In the ESTATE OF Helen STRAUBE, G. Lloyd Williams, Petitioner/Respondent, v. Raymond BARBER and Carole Descoteaux, Respondents/Appellants.

Nos. 74051, 74067.

-- February 16, 1999

Darryl L. Hicks, Warrenton, for appellant. Mueller, Suddarth & Beck, David W. Suddarth, James D. Beck, for Descoteaux. Beck, Tiemeyer & Zerr, P.C., Ronald R. Fralicx, St. Charles, for G. Lloyd Williams.

Raymond Barber and Carole Descoteaux (collectively Appellants) appeal from a judgment construing a residuary devise to Virginia Williams “and her heirs” in Article III(C) of the Last Will and Testament (Will) of Helen Straube in favor of G. Lloyd Williams (Respondent), the husband of Virginia Williams.   We reverse and remand.

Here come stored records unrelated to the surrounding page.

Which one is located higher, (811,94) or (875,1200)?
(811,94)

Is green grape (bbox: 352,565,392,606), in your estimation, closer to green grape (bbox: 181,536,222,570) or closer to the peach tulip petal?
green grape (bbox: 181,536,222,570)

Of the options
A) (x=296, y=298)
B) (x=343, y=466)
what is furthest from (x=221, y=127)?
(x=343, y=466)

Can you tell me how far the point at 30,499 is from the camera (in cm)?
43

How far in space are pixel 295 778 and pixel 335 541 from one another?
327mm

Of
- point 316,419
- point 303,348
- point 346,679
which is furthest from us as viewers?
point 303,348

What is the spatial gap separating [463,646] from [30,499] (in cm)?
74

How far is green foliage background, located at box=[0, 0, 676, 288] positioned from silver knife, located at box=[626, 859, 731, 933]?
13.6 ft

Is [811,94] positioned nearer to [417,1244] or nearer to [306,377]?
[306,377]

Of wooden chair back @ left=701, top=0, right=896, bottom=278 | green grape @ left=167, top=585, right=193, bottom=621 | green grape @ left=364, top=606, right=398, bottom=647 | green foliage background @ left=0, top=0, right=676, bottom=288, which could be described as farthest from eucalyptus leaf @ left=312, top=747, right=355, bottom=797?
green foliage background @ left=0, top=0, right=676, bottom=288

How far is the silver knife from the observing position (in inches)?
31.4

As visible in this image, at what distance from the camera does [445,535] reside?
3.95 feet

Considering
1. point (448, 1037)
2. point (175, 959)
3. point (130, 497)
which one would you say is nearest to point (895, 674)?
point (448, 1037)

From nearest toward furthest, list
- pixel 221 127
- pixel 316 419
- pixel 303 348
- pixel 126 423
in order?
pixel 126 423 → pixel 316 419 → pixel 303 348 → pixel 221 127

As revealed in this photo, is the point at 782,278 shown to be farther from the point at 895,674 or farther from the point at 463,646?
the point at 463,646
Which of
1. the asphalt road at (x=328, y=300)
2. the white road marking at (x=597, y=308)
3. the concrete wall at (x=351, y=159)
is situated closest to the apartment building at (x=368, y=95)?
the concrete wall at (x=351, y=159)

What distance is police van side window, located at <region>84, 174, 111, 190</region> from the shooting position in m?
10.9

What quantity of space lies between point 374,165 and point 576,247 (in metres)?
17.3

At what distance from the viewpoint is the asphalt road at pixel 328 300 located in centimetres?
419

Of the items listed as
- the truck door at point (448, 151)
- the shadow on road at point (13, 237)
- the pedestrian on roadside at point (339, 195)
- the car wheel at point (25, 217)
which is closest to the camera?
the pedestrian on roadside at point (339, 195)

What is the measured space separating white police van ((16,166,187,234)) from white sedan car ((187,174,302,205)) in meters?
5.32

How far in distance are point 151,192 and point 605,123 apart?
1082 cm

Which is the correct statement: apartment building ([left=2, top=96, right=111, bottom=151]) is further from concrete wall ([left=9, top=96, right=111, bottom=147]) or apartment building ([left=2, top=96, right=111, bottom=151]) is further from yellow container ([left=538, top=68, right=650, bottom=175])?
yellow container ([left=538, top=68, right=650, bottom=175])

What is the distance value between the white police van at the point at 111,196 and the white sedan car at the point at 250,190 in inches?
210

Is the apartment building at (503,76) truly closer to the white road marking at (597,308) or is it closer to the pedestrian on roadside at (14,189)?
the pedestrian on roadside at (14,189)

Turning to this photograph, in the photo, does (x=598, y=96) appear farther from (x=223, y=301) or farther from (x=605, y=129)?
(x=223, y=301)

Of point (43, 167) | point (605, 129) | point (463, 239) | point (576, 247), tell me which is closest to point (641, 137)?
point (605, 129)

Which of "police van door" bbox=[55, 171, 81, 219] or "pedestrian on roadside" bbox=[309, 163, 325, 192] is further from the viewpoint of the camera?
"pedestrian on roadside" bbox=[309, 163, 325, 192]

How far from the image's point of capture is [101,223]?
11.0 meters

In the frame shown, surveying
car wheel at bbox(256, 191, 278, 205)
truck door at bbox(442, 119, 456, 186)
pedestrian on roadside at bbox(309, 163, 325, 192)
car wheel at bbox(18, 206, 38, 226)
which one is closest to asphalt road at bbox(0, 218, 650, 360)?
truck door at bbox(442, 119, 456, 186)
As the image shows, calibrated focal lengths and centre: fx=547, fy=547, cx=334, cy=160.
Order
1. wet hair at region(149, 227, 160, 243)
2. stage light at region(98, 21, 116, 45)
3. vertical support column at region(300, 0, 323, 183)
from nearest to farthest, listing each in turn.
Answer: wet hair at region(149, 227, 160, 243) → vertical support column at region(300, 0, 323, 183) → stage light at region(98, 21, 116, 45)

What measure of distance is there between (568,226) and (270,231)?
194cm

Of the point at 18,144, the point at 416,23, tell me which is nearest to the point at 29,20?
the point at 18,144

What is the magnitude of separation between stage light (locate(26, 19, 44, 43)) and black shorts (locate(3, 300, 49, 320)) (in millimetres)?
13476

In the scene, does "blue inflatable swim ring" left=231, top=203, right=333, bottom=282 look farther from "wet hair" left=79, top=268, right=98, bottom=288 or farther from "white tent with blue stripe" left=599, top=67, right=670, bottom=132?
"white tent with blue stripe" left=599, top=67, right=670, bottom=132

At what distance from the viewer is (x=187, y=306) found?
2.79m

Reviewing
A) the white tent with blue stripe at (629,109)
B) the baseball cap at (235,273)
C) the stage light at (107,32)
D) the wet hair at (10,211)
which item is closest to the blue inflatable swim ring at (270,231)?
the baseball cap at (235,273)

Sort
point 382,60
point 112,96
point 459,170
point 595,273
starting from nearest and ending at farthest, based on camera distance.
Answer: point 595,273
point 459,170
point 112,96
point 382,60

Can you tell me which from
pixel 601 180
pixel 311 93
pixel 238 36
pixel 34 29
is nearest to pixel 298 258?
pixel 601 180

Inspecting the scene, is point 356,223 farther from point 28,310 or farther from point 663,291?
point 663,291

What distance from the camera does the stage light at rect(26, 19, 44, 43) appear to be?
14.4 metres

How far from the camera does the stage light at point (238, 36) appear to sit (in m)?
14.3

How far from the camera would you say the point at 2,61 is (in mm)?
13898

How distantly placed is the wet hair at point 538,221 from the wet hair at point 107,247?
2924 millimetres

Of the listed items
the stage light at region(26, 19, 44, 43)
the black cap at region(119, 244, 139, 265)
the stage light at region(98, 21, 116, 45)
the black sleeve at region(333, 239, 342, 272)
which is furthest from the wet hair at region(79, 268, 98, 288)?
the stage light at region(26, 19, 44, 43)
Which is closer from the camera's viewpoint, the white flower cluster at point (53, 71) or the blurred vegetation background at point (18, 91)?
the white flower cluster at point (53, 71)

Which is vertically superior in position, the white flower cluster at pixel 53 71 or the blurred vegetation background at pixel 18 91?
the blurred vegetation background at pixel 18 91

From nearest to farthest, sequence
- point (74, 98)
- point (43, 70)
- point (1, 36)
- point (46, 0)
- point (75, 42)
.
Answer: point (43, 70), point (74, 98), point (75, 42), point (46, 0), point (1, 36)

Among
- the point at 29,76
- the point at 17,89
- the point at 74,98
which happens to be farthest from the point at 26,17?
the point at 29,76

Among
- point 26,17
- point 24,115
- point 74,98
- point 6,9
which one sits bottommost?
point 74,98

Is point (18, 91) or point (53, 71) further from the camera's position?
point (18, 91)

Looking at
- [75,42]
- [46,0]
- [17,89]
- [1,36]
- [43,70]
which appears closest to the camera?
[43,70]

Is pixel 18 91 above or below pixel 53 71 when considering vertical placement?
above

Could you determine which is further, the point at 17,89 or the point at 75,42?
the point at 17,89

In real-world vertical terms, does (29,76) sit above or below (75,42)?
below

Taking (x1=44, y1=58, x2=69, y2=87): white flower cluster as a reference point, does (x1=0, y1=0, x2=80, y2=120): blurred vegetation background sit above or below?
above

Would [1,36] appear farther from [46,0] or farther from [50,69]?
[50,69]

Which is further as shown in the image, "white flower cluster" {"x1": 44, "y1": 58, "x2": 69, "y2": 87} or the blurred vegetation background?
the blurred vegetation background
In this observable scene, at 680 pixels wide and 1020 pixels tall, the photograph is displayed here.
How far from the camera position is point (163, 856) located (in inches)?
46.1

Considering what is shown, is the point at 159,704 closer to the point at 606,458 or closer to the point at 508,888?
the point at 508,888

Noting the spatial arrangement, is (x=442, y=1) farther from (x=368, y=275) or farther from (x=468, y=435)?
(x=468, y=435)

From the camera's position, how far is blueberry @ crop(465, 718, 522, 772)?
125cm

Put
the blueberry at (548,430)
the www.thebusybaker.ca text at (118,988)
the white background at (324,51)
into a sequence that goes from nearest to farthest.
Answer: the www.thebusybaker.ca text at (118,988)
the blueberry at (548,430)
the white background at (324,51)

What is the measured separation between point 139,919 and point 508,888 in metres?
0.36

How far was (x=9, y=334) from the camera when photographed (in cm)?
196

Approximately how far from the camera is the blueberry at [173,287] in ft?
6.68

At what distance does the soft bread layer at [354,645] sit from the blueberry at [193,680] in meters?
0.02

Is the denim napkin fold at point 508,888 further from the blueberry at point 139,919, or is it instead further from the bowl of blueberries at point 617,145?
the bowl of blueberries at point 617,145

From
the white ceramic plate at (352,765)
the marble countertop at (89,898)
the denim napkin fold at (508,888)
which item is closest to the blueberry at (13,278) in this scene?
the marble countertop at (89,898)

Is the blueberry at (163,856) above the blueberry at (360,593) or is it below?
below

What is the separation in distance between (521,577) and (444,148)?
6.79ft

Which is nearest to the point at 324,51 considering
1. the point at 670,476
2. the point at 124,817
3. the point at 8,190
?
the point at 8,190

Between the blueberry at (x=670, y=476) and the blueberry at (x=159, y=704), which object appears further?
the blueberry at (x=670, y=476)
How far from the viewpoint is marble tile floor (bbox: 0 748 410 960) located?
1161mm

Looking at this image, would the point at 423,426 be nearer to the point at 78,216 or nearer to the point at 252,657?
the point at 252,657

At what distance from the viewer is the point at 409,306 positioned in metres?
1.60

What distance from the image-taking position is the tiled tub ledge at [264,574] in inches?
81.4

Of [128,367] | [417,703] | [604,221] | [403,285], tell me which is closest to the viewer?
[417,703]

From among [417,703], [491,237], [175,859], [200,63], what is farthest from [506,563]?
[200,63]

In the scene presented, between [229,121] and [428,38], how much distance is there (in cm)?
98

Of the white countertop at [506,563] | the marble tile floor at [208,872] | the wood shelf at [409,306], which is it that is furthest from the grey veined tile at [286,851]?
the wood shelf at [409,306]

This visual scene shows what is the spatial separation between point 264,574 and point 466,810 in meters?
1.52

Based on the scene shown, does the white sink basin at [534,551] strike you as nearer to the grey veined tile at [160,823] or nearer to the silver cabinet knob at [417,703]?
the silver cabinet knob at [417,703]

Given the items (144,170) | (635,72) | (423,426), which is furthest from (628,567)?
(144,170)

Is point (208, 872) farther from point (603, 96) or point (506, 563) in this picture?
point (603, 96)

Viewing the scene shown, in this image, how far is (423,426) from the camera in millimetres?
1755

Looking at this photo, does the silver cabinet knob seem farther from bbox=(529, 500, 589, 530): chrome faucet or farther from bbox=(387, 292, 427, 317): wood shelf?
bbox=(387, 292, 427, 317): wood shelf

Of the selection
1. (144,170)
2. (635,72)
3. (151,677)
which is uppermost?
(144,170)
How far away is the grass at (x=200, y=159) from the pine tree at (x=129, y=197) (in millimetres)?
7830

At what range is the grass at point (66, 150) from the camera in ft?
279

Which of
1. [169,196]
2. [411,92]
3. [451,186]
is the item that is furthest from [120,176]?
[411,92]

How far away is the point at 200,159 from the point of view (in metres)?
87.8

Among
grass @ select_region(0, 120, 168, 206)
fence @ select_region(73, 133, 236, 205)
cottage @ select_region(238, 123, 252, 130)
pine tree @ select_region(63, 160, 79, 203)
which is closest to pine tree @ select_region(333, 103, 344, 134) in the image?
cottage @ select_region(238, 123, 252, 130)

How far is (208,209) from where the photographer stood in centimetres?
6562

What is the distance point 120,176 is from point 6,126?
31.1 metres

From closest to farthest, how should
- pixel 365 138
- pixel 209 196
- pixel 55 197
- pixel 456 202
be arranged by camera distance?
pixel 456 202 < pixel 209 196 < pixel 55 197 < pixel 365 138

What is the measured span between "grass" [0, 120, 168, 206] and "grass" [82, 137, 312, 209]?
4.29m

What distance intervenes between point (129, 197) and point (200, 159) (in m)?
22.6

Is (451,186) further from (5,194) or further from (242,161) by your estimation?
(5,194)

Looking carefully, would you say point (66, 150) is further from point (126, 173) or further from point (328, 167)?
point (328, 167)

On May 31, 1996, Helen Straube executed her Will which, in relevant part, provided:

ARTICLE III:  All of the rest, residue and remainder of my estate, whether real, personal or mixed, of whatsoever nature and wheresoever situate, I give, devise and bequeath as follows:

A.  One-half to my beloved son, RAYMOND PAUL BARBER, ․ if he survives me;  if not, to his children or adopted children in equal shares;

B. One-fourth to CAROLE ANNE DESCOTEAUX, ․ if she survives me;  if not, then to her children or adopted children in equal shares;

C. One-fourth to my sister, VIRGINIA WILLIAM[S], ․ and her heirs.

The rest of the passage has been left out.